Je souhaite, en particulier, saluer notre action commune menée dans le cadre de la résolution 1624 du CSNU (Les États doivent s'assurer que toutes les mesures qu'ils adoptent pour appliquer la résolution sont conformes à toutes leurs obligations en vertu du droit international, notamment les droits de l'homme, le droit des réfugiés et le droit humanitaire), sanctionnant l'apologie du terrorisme. La France soutient également le travail effectué dans le cadre du mémorandum d'Alger (Forum global contre le terrorisme) auquel nombre de vos pays respectifs ont participé. Par ailleurs, les dispositions de la Convention relative à l'entraide judiciaire en matière pénale (Dakar 1992) ainsi que celles de la Convention sur l'extradition (Abuja 1994) sont une avancée.

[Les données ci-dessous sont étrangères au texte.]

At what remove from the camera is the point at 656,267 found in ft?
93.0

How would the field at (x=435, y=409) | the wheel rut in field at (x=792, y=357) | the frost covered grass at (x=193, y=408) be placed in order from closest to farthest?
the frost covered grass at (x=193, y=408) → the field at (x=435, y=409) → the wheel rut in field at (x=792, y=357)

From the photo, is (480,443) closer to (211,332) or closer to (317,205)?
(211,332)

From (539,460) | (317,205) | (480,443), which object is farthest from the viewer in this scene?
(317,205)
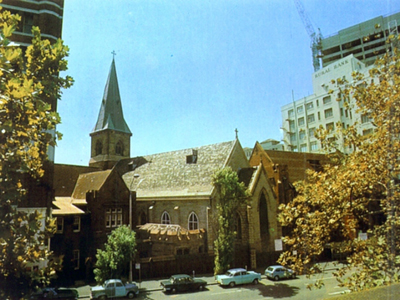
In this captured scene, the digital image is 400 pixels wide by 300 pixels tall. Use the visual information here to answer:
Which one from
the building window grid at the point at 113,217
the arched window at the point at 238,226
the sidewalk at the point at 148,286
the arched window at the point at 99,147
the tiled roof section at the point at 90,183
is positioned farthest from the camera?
the arched window at the point at 99,147

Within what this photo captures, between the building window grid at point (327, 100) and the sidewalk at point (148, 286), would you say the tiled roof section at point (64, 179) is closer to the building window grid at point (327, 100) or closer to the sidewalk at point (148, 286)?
the sidewalk at point (148, 286)

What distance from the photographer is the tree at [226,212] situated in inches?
1118

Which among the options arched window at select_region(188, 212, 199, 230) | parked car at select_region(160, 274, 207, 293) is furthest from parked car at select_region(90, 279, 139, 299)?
arched window at select_region(188, 212, 199, 230)

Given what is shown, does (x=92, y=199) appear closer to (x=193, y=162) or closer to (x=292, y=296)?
(x=193, y=162)

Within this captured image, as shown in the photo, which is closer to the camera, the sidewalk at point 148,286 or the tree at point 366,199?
the tree at point 366,199

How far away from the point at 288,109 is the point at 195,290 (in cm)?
3752

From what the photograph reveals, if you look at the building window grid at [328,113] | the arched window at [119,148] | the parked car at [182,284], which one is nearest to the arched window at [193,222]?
the parked car at [182,284]

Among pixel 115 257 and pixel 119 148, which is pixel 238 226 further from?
pixel 119 148

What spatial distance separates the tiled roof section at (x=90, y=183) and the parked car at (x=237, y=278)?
15055 mm

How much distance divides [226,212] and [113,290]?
1214 centimetres

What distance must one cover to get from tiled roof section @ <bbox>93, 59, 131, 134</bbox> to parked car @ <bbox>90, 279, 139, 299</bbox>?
112 feet

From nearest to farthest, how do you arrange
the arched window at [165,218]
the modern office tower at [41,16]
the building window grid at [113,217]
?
1. the modern office tower at [41,16]
2. the building window grid at [113,217]
3. the arched window at [165,218]

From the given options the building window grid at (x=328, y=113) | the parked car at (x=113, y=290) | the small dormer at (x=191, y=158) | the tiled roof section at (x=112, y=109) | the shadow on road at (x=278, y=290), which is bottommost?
the shadow on road at (x=278, y=290)

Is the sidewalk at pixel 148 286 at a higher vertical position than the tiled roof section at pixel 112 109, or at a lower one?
lower
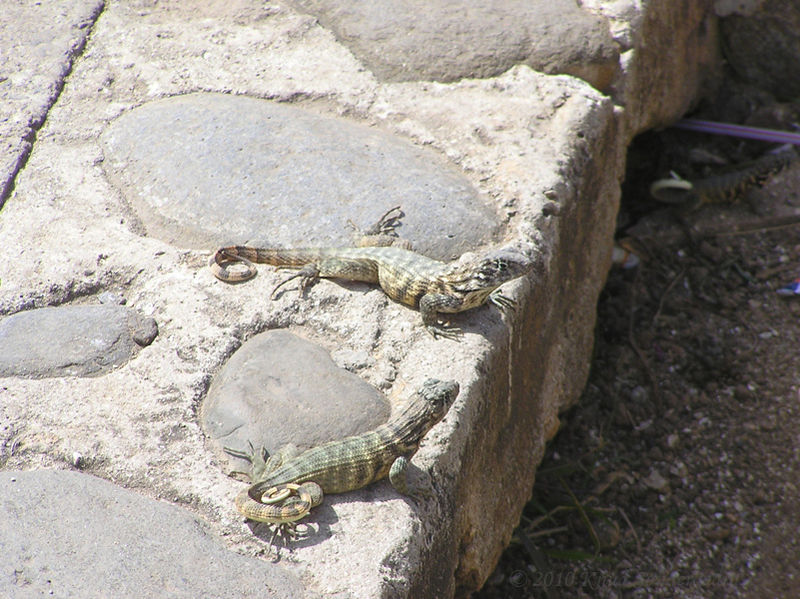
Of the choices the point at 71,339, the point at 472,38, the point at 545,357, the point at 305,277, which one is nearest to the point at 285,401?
the point at 305,277

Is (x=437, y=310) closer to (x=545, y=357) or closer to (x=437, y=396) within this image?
(x=437, y=396)

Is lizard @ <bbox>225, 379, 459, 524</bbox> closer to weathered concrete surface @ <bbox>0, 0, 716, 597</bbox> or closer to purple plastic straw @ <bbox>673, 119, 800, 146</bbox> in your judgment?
weathered concrete surface @ <bbox>0, 0, 716, 597</bbox>

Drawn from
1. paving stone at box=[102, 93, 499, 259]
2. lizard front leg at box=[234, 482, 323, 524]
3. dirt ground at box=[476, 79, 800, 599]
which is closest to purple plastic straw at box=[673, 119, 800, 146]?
dirt ground at box=[476, 79, 800, 599]

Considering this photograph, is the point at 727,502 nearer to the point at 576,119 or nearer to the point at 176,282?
the point at 576,119

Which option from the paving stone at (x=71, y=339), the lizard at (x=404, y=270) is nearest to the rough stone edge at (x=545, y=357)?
the lizard at (x=404, y=270)

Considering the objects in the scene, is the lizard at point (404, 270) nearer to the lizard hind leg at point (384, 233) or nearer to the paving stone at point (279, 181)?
the lizard hind leg at point (384, 233)

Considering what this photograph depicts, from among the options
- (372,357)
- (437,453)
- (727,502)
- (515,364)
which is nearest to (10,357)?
(372,357)
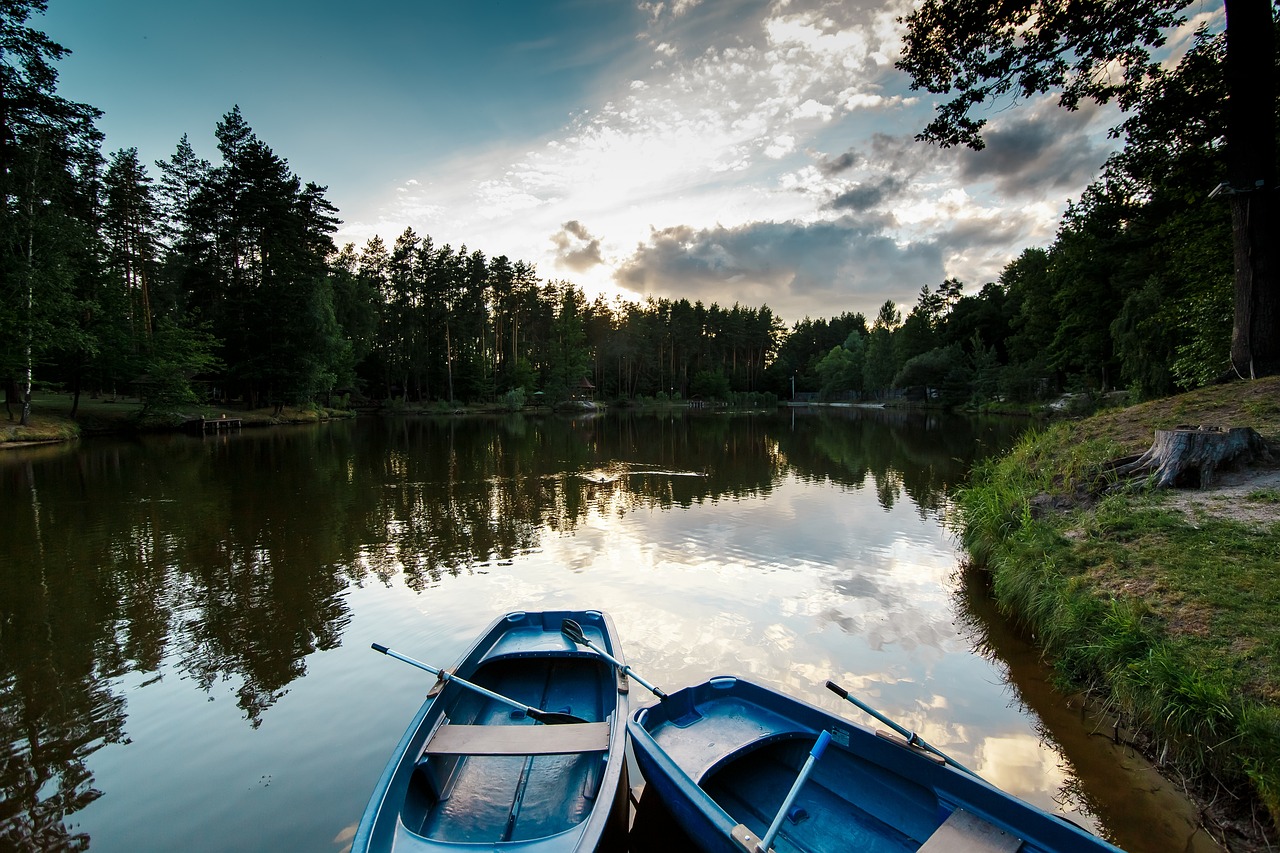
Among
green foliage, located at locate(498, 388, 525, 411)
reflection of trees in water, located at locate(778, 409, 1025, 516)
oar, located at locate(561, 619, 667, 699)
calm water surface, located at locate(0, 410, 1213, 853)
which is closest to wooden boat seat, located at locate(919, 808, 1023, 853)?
calm water surface, located at locate(0, 410, 1213, 853)

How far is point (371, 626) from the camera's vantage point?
6.99 metres

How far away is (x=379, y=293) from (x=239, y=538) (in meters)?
54.0

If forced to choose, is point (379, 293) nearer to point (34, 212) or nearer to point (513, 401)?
point (513, 401)

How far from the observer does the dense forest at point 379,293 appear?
661 inches

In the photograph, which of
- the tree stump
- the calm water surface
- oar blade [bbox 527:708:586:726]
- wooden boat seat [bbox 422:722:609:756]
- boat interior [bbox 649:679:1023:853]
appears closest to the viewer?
boat interior [bbox 649:679:1023:853]

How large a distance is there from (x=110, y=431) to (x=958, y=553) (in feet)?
128

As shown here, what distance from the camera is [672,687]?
18.2 feet

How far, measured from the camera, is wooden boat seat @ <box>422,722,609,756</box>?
3432mm

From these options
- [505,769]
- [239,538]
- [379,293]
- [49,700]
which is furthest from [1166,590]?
[379,293]

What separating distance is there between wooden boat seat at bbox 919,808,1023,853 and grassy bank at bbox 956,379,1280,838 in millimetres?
1734

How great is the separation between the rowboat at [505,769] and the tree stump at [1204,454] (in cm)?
808

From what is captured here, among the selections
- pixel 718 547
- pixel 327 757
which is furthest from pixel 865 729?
pixel 718 547

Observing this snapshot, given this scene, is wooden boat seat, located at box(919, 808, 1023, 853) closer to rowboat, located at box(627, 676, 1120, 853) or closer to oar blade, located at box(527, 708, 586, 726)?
rowboat, located at box(627, 676, 1120, 853)

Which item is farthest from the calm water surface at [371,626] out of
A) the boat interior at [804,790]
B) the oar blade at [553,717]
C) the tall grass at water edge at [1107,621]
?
the boat interior at [804,790]
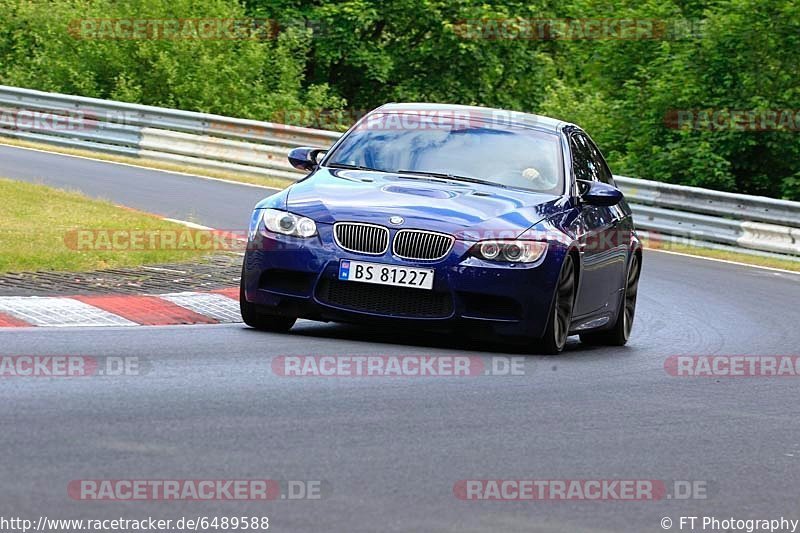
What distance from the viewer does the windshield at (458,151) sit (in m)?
11.0

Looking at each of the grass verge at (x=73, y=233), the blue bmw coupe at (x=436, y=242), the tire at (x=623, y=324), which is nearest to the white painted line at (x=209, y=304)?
the blue bmw coupe at (x=436, y=242)

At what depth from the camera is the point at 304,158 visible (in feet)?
36.9

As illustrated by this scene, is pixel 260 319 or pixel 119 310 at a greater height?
pixel 260 319

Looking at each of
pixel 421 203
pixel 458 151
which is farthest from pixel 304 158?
pixel 421 203

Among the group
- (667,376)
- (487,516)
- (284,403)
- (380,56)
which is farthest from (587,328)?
(380,56)

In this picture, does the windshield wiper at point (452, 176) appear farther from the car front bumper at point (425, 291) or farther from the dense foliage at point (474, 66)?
the dense foliage at point (474, 66)

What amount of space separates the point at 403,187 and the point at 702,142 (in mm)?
17677

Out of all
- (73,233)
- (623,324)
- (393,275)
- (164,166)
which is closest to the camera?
(393,275)

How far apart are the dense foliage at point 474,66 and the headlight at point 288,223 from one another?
17.8 m

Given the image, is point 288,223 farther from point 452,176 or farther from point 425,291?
point 452,176

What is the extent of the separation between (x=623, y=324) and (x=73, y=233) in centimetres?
481

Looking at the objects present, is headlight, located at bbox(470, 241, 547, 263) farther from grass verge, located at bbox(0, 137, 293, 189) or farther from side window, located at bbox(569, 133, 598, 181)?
grass verge, located at bbox(0, 137, 293, 189)

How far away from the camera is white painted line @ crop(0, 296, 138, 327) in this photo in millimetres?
9992

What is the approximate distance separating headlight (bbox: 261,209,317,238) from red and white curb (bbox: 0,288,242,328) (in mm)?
996
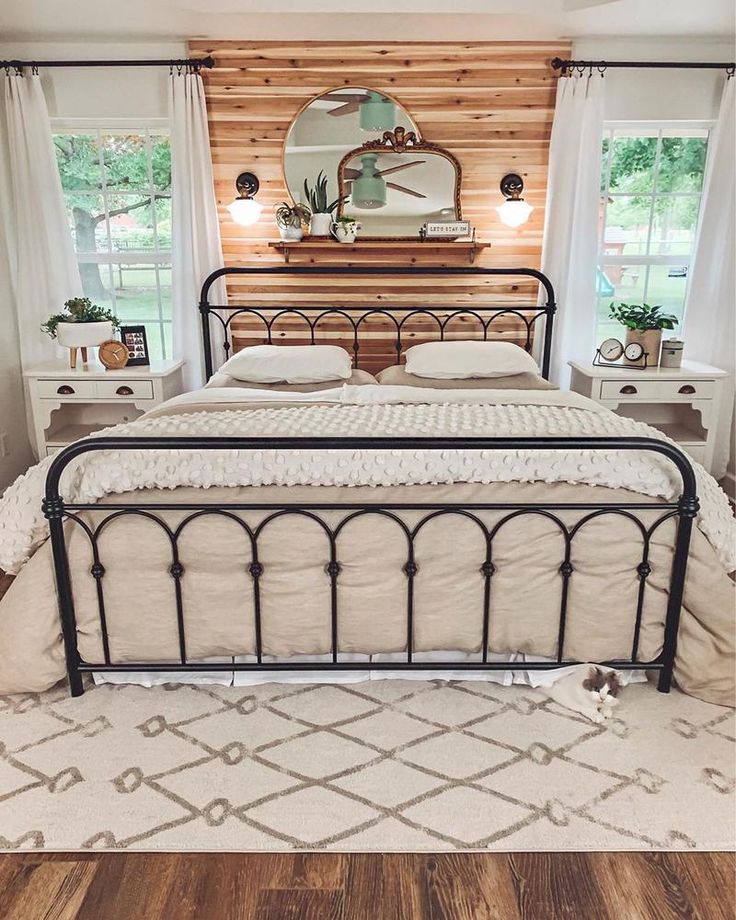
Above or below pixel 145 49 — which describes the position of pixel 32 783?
below

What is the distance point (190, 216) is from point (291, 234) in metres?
0.54

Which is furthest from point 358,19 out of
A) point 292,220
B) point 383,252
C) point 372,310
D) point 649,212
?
point 649,212

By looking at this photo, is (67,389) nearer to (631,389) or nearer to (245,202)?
(245,202)

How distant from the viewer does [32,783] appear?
1809 millimetres

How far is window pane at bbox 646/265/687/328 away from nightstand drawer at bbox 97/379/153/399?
2862mm

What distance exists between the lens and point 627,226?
165 inches

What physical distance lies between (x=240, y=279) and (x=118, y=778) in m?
2.91

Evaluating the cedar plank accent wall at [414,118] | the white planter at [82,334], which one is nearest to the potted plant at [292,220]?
the cedar plank accent wall at [414,118]

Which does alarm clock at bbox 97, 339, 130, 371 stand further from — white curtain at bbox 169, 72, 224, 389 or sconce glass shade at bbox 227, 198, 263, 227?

Le terrorisme est un défi qui nous rassemble, tant il menace notre sécurité, en France mais également dans vos pays respectifs. En cela, le rôle des pays de la CEDEAO dans l'action menée par la MINUSMA, a été essentiel. Je serai à l'écoute de toutes vos remarques à ce sujet, mais je tiens, bien sûr, à saluer les dispositions qu'ont prises vos gouvernements en faveur de la paix et de la sécurité en Afrique de l'Ouest. Soyez-en remerciés.